Vers un cinéma plus indépendant
Bref, d’aucuns pourraient juger que Chris Hemsworth ne se mouille pas ou alors que si peu. "
Je ne vais pas forcément chercher d'autres rôles, ce sont les opportunités qui arrivent au jour le jour
confiait-il, toujours à RTL.fr. Mais arriver à cette conclusion serait envoyer paître un peu trop vite ses nombreux essais vers un autre cinéma, plus mature, dit "d’auteur", qui hélas n’ont pas toujours remporté les suffrages, tant côté public que critique.
À deux reprises, Chris Hemsworth a vu son joli faciès dirigé par Ron Howard (Apollo 13, Le Grinch, et prochainement Solo : A Star Wars Story). Qu’on aime ou pas le genre du cinéaste, ce n’est pas rien ! D’abord dans Rush, sorti en 2013, où il campe James Hunt, illustre champion de Formule 1. Sous fond de grosses cylindrées et de rivalité, le film rapporte 90 millions de billets verts au box-office, résultat plutôt honnête pour un film de ce genre (soit à prétention moindre).
La critique est assez élogieuse, comme Clayton David de AwardsCircuit qui proclame même que Rush "fait pour les courses automobiles ce que Rocky a fait pour la boxe". L’Australien en est alors convaincu : sa mue vers le cinéma d’auteur ne fait que commencer.
"Rôle à Oscar" mais échec cuisant
Voilà pourquoi, en 2015, il ne s’offre pas un mais deux films sombres dits "à Oscar". Première tentative donc, toujours sous la houlette de Ron Howard, dans Au cœur de l’Océan. Pour séduire la prestigieuse académie, critiques et grand public ne jurant que par Thor, Chris Hemsworth se lance dans une stupéfiante transformation physique avec une importante perte de poids à la clé.

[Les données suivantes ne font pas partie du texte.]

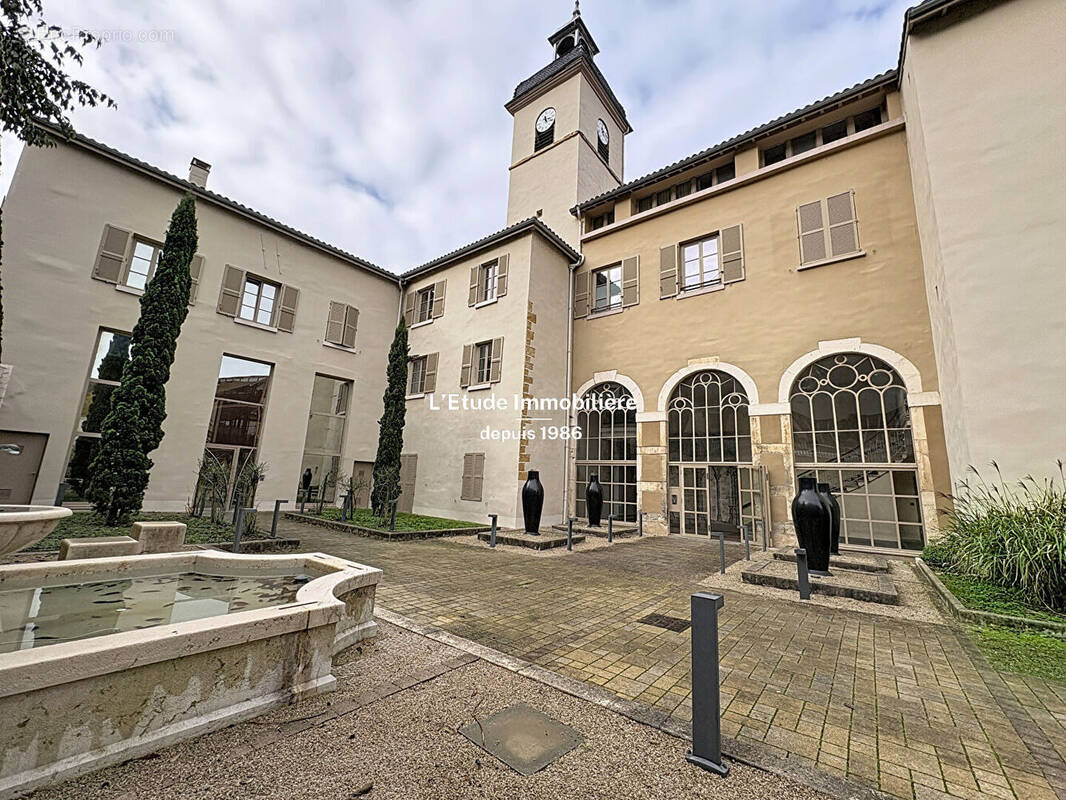 Appartement à CALUIRE-ET-CUIRE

Le résultat n’est pas à la hauteur des espérances : le film n’amasse "que" 93 millions de dollars, à peine plus que Rush. Mais surtout, la critique ne suit plus. L’odyssée d’un baleinier tentant de survivre après un naufrage n’impression personne, et sonne même comme un peu trop forcé. Pour une statuette dorée, c’est loupé.
Mais il reste un va-tout au comédien : le technothriller Hacker, dirigé par le grand Michael Mann (Heat, Collatéral). Soit les pérégrinations d’un as de l’informatique, détenu en prison et libéré par le FBI pour sauver Hong Kong, menacé par le piratage d’une centrale nucléaire. Premier problème : le pitch, digne d’un téléfilm, qui manque cruellement d’imagination. Le second, et pas des moindre : Chris Hemsworth en cyberpirate ne convainc guère et le film fait un four au box-office, ramassant moins de 20 millions de dollars.

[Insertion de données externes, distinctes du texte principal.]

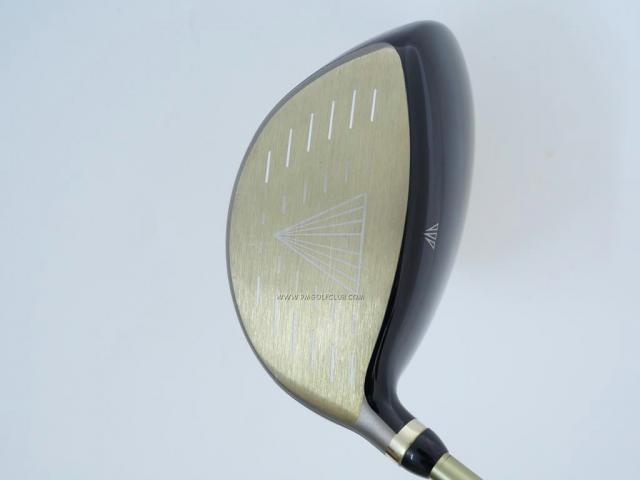 Driver : PRGR : ไดรเวอร์ PRGR ID Nabla RED VER II (รุ่นท้อป ออกปี 2015) Loft 10.5 ก้าน M-37 (Flex R)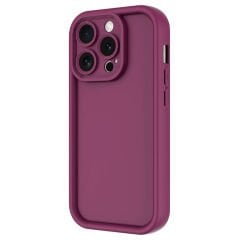 iPhone 15 Pro Max Kılıf Kamera Korumalı Ananas Kapak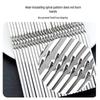 Suncojia 304 Stainless Steel BBQ Skewers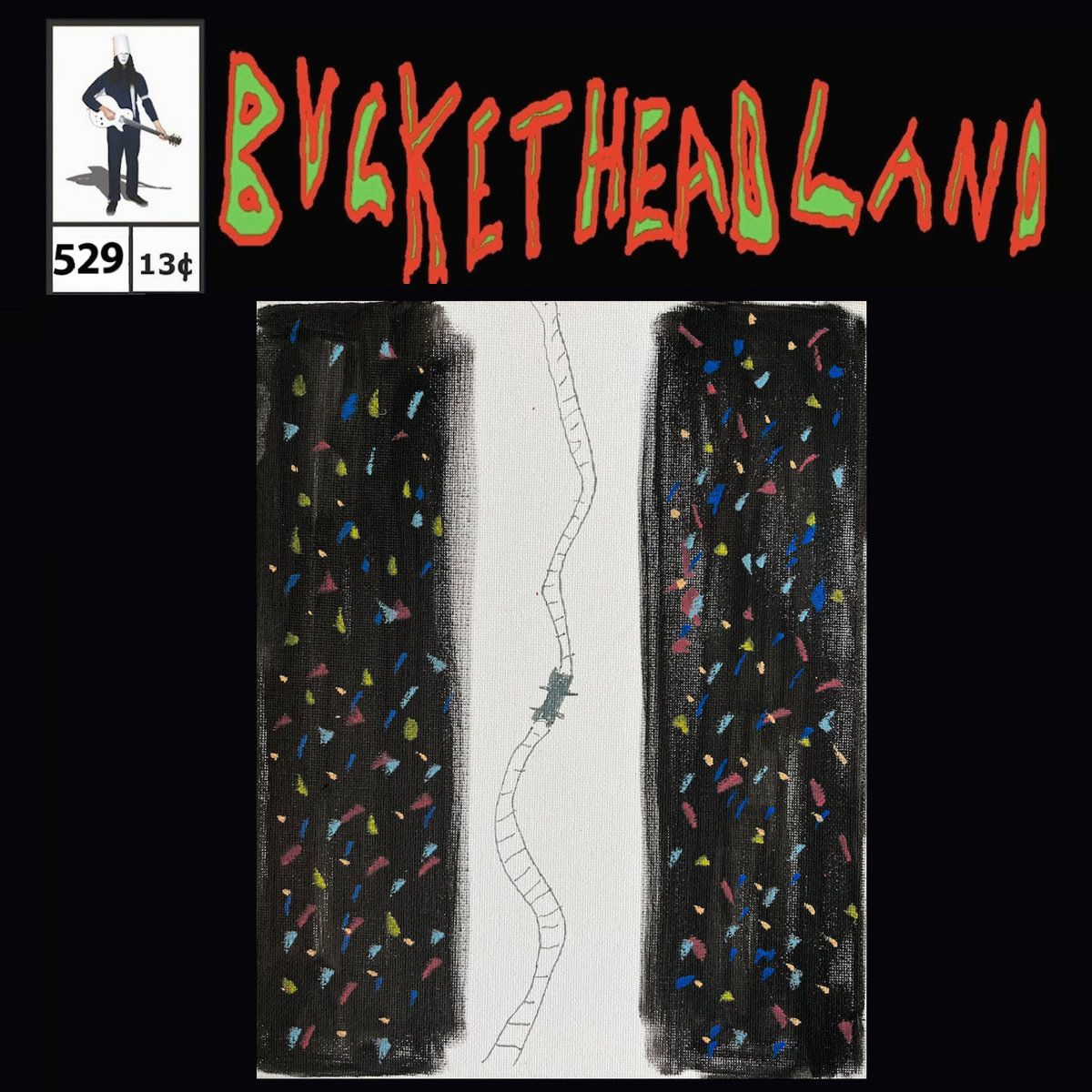 Pike 529 - Carriage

Tom Hiddleston, un exemple à suivre
Une conclusion temporaire mais amère s’impose donc : si l’acteur n’a pas démérité, ses premiers essais dans le monde du cinéma d’auteur restent des plus discutables. Chris Hemsworth peut-il s’émanciper de son rôle de Thor ? Probablement, d’autant plus qu’il n’a que 34 ans. Mais il devra faire des choix plus judicieux, opter pour de meilleurs scénarios (et non pas tout miser sur la simple renommée du réalisateur). Et, plus que tout, oser parier sur autre chose que son physique appréciable ou son sens du second degré.
La tâche n’a rien d’impossible : il lui suffit de suivre les exemples de ses petits camarades Tom Hiddleston et Mark Ruffalo, régulièrement à l’affiche d’audacieux projets. Le premier a développé une véritable imagerie gothique des plus intéressantes (Only Lovers Left Alive, Crimson Peak), quand le second s’offre régulièrement des rôles hautement plus matures que celui de Hulk (Spotlight, Insaisissables).

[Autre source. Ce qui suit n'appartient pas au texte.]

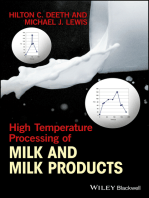 High Temperature Processing of Milk and Milk Products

Autrement, Chris Hemsworth risque, à l’instar de Chris Evans ou Robert Downey Jr., d’être enfermé dans le même sempiternel costume. Et si la chose n’a pas l’air de déplaire à l’interprète d’Iron Man/Sherlock Holmes (des prestations si similaires qu’on jurerait qu’il s’agit d’un seul et même rôle), le grand blond, lui, ne cache pas ses envies d’ailleurs. Gageons qu’il trouve enfin la marche à suivre.